- _Work to complete_
Copy the stretch from the start of the data through the line containing "Which year has the highest value in", renaming "slide" to "page" and leaving everything else as it stands.

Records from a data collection
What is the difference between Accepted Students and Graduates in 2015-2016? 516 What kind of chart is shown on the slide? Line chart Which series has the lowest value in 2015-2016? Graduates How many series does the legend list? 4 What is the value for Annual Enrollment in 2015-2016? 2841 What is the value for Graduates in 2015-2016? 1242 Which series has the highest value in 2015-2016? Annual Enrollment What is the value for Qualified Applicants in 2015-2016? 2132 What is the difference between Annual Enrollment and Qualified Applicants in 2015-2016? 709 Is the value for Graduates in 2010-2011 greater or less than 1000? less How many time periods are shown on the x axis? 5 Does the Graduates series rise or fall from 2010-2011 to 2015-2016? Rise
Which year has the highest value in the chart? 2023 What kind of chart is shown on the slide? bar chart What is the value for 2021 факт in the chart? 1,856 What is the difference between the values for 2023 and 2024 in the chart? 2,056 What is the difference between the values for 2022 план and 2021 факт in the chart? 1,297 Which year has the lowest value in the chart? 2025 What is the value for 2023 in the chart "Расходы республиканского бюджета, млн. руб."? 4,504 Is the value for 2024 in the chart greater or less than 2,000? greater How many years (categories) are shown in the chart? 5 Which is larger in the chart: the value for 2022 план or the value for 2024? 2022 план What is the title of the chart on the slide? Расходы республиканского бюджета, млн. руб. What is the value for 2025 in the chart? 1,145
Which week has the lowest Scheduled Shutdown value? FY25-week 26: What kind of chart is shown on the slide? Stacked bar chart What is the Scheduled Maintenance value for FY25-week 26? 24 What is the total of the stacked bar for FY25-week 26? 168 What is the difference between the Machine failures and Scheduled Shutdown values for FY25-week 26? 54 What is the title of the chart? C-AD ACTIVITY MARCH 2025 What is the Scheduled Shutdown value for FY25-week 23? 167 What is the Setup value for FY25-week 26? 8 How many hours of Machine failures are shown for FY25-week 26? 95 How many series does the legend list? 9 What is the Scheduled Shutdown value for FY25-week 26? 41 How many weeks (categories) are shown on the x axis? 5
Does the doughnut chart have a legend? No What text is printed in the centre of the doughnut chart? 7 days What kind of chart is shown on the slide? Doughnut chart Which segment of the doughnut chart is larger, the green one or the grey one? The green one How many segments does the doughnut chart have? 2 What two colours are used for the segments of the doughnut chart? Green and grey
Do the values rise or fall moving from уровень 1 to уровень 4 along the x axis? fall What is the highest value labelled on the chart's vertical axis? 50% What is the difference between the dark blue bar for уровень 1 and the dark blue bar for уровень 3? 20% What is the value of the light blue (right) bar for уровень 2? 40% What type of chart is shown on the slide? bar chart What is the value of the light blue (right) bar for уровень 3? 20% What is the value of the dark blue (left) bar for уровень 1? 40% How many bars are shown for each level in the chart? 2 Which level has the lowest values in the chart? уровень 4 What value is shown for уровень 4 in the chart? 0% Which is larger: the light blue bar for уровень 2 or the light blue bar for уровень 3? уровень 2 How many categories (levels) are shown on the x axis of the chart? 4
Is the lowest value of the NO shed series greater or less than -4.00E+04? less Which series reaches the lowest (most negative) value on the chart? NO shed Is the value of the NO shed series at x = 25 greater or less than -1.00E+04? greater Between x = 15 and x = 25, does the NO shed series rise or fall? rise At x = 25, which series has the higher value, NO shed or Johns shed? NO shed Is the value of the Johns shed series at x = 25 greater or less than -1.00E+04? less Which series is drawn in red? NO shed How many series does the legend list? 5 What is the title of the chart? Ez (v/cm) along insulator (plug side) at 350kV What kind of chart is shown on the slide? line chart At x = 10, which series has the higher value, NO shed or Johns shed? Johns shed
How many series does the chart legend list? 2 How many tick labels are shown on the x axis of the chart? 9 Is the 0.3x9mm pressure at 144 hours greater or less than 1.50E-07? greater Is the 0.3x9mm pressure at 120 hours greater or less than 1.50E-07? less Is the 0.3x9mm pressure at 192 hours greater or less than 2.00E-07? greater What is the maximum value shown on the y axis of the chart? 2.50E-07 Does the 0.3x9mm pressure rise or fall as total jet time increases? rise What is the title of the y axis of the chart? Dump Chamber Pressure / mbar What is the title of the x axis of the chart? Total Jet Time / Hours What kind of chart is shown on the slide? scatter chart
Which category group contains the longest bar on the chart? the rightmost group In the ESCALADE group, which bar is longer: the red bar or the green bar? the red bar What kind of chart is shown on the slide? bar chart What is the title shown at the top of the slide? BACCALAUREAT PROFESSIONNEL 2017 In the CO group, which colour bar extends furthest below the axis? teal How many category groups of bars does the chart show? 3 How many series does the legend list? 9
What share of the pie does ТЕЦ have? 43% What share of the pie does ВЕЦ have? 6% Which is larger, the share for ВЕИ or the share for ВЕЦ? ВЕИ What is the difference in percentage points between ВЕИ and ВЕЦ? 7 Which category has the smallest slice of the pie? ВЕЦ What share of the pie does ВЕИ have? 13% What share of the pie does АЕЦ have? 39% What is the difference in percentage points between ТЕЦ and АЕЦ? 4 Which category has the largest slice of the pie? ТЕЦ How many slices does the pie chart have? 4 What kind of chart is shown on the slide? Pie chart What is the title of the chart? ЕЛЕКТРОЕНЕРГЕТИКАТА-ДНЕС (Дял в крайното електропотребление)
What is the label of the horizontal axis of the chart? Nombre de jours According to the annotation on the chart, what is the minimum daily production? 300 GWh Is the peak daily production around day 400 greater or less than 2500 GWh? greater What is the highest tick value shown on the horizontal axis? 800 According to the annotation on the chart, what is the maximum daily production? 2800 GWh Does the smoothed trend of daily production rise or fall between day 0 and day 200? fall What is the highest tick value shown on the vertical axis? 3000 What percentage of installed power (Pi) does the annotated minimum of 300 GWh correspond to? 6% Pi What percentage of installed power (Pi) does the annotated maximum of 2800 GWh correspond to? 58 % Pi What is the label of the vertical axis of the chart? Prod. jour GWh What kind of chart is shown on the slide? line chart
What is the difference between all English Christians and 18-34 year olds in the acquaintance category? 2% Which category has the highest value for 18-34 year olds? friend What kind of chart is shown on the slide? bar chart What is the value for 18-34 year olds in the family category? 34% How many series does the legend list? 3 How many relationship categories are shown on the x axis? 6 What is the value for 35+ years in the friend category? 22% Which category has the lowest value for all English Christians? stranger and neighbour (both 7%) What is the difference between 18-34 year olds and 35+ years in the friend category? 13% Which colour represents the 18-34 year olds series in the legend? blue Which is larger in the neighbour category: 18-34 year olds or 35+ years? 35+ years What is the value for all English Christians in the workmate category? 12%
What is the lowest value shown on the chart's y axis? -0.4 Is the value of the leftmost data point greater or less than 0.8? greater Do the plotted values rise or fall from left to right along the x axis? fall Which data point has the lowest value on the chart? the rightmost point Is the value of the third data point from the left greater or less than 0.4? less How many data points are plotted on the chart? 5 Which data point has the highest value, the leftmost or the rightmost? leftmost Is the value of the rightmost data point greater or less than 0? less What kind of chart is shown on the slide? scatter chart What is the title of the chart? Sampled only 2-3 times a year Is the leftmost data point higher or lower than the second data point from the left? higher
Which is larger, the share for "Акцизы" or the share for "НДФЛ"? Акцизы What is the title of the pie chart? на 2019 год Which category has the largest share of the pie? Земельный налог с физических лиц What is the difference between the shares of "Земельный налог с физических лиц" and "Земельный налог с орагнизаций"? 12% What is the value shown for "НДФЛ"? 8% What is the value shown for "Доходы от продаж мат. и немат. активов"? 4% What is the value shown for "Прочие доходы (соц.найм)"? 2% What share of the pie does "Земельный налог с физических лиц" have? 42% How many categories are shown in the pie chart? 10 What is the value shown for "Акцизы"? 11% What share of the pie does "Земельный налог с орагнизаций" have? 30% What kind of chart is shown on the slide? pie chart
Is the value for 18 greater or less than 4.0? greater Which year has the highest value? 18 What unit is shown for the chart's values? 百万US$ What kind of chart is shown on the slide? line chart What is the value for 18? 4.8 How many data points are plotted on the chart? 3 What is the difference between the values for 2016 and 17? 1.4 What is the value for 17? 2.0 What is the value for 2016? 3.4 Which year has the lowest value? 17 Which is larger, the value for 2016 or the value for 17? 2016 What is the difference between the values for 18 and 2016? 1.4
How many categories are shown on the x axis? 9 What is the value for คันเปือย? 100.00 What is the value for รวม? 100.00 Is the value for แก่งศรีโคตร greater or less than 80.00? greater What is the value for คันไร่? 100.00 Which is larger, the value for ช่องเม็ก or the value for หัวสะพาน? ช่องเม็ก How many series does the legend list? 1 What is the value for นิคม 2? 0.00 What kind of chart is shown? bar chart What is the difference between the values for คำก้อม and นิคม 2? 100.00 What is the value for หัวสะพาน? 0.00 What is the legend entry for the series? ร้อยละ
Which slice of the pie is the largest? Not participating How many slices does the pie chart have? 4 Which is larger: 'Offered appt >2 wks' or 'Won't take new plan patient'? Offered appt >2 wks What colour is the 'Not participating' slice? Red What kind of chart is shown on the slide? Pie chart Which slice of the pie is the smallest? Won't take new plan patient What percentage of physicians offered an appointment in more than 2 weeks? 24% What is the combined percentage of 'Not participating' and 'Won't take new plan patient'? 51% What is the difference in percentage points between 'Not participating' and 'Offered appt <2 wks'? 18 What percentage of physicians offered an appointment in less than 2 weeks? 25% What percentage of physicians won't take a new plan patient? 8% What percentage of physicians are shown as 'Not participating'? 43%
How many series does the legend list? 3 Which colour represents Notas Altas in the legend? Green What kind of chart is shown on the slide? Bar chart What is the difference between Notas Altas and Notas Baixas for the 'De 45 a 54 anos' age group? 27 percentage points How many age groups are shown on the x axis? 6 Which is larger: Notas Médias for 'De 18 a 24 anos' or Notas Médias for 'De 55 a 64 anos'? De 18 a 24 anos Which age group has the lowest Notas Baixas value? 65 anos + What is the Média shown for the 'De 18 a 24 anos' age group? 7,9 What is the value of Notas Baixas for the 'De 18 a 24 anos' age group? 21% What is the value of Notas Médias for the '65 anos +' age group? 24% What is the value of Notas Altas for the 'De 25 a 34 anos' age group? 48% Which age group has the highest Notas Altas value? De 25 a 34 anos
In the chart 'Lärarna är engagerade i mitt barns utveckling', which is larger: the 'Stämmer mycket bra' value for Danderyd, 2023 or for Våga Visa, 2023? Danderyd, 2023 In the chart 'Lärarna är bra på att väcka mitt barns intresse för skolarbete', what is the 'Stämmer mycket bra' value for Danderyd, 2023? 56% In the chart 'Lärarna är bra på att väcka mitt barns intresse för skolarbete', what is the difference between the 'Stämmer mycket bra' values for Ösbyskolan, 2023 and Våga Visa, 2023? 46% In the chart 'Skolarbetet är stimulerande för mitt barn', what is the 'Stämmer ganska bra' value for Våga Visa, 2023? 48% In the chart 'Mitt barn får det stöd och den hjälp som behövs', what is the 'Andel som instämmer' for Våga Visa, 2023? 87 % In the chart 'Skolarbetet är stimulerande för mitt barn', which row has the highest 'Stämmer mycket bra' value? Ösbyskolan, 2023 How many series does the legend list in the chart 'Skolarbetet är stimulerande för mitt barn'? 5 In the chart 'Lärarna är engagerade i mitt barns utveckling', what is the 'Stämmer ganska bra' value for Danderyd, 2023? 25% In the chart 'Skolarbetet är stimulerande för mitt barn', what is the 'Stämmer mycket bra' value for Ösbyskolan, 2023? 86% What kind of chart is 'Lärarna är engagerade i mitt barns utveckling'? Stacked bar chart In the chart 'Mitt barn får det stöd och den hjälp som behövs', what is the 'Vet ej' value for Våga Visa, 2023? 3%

- _Output_
What is the difference between Accepted Students and Graduates in 2015-2016? 516 What kind of chart is shown on the page? Line chart Which series has the lowest value in 2015-2016? Graduates How many series does the legend list? 4 What is the value for Annual Enrollment in 2015-2016? 2841 What is the value for Graduates in 2015-2016? 1242 Which series has the highest value in 2015-2016? Annual Enrollment What is the value for Qualified Applicants in 2015-2016? 2132 What is the difference between Annual Enrollment and Qualified Applicants in 2015-2016? 709 Is the value for Graduates in 2010-2011 greater or less than 1000? less How many time periods are shown on the x axis? 5 Does the Graduates series rise or fall from 2010-2011 to 2015-2016? Rise
Which year has the highest value in the chart? 2023 What kind of chart is shown on the page? bar chart What is the value for 2021 факт in the chart? 1,856 What is the difference between the values for 2023 and 2024 in the chart? 2,056 What is the difference between the values for 2022 план and 2021 факт in the chart? 1,297 Which year has the lowest value in the chart? 2025 What is the value for 2023 in the chart "Расходы республиканского бюджета, млн. руб."? 4,504 Is the value for 2024 in the chart greater or less than 2,000? greater How many years (categories) are shown in the chart? 5 Which is larger in the chart: the value for 2022 план or the value for 2024? 2022 план What is the title of the chart on the page? Расходы республиканского бюджета, млн. руб. What is the value for 2025 in the chart? 1,145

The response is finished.